In a Nov. 22 letter sent to Boeing CEO W. James McNerney Jr., Sens. Jeff Sessions and Richard Shelby and Reps. Robert Aderholt, Mo Brooks, Spencer Bachus, Mike Rogers, Martha Roby and Terri Sewell made the case for North Alabama as "the best choice" for a new production plant for Boeing's next-generation 777X.
"Given that Boeing already has such a significant presence in Huntsville, including performing much of its 787 and future 777X engineering work there, you are already familiar with the large, skilled, and reliable workforce that the area provides. All of Alabama's universities offer top-notch engineering and science programs with state-of-the-art facilities that can provide the skilled personnel that your expanded presence in Huntsville would require. Locally, the University of Alabama in Huntsville offers one of the nation's best aerospace engineering programs, while the Alabama Aviation Center, in partnership with the state's two-year college system, is also committed to providing large numbers of well-educated and trained aerospace workers," lawmakers wrote.
"We also hope you will remember that North Alabama's hospitable business environment includes decades of high-tech aerospace expertise, low taxation and cost-of-living, a rational regulatory regime, right-to-work laws, low utility rates, and excellent infrastructure."
State and city officials met with Boeing Tuesday after reports surfaced Huntsville was one of several locations in the running to potentially produce the 777X.
Boeing is considering the move after the International Association of Machinists in Washington state rejected an eight-year labor contract extension that would have kept production there.
Huntsville Mayor Tommy Battle said the plant could bring as many as 4,800 high-paying jobs to the area and Boeing already owns about 300 acres between the two runways at the Huntsville International Airport. That site is large enough to accommodate the company's need for about 1 million square feet of production space and also provides important access to transportation.
That location could be ideal for the company, lawmakers said in their letter.

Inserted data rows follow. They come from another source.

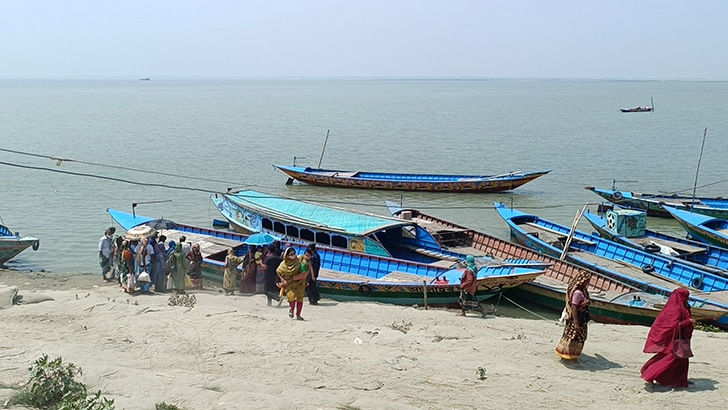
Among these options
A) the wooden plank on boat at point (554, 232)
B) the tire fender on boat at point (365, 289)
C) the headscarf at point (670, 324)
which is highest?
the headscarf at point (670, 324)

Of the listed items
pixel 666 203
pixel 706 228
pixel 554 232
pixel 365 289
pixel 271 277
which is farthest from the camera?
pixel 666 203

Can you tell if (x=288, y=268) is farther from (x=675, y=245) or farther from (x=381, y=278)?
(x=675, y=245)

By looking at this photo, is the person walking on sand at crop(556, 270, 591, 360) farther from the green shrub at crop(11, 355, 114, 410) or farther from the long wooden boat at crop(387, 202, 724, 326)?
the green shrub at crop(11, 355, 114, 410)

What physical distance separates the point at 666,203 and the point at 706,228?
17.1 feet

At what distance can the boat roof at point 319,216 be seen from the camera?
18.6 metres

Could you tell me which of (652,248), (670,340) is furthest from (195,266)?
(652,248)

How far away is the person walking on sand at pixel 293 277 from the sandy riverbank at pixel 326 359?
38 centimetres

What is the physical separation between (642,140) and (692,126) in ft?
76.3

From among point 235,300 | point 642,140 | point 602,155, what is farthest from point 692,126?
point 235,300

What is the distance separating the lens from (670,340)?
8.70 m

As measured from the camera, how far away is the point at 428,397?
8742 millimetres

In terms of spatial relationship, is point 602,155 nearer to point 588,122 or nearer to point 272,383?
point 588,122

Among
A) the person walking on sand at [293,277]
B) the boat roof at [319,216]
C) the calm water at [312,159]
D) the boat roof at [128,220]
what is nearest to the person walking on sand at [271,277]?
the person walking on sand at [293,277]

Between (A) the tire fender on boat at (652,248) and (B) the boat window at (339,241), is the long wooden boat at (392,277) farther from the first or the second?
(A) the tire fender on boat at (652,248)
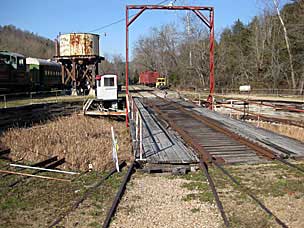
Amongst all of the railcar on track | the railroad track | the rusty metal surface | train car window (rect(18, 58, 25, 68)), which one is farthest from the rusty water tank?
the railroad track

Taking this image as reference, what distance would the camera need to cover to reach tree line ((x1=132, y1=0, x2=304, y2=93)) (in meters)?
41.0

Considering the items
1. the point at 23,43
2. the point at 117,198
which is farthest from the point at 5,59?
the point at 23,43

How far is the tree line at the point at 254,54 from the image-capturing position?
41.0m

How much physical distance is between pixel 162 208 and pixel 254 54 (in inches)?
1798

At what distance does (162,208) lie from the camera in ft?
21.5

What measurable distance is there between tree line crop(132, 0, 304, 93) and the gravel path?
3444 centimetres

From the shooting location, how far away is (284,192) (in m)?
7.14

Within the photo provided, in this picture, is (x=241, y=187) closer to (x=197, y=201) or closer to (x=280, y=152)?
(x=197, y=201)

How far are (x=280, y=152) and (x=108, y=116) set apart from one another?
21430 millimetres

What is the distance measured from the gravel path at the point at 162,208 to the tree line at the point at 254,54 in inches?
1356

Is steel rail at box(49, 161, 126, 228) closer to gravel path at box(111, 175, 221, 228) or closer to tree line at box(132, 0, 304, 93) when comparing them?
gravel path at box(111, 175, 221, 228)

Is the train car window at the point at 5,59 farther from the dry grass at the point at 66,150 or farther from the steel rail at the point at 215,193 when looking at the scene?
the steel rail at the point at 215,193

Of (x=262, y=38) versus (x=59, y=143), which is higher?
(x=262, y=38)

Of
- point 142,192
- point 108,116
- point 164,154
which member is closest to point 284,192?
point 142,192
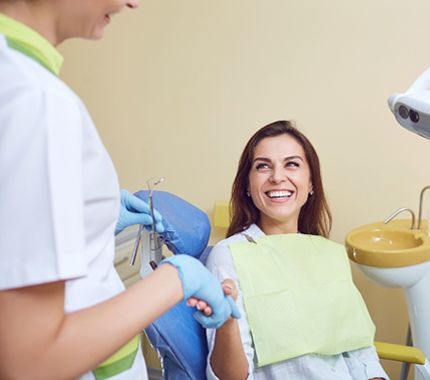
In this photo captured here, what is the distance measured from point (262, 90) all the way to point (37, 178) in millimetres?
1641

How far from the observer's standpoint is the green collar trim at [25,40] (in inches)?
22.0

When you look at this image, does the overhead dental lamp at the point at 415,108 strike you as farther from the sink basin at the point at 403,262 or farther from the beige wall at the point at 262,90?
the beige wall at the point at 262,90

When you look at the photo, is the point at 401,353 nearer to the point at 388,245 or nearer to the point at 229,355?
the point at 388,245

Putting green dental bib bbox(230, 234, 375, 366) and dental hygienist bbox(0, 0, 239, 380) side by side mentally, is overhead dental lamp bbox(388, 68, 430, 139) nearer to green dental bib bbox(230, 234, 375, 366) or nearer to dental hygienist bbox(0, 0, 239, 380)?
green dental bib bbox(230, 234, 375, 366)

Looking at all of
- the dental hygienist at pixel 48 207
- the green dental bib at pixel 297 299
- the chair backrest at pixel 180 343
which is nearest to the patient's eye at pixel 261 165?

"We want to underscore that Huntsville is not a landlocked location. It provides immediate access to an international airport with tremendous available capacity, the interstate highway system, the national rail system, and the inland waterway system. In fact, United Launch Alliance, Boeing's joint venture with Lockheed Martin, has been manufacturing large Atlas and Delta rocket stages in nearby Decatur and shipping them via inland waterways to the Gulf of Mexico and on to Cape Canaveral and Vandenberg Air Force Base for many years," they wrote.
Officials in California, Kansas, South Carolina and Utah have also talked to the company and Georgia and Texas have expressed interest in the project. Boeing officials said they would make an announcement about the plant's location within three months.
The letter also includes an invitation for Boeing officials to meet with Sen. Shelby and other delegation members after the Thanksgiving break.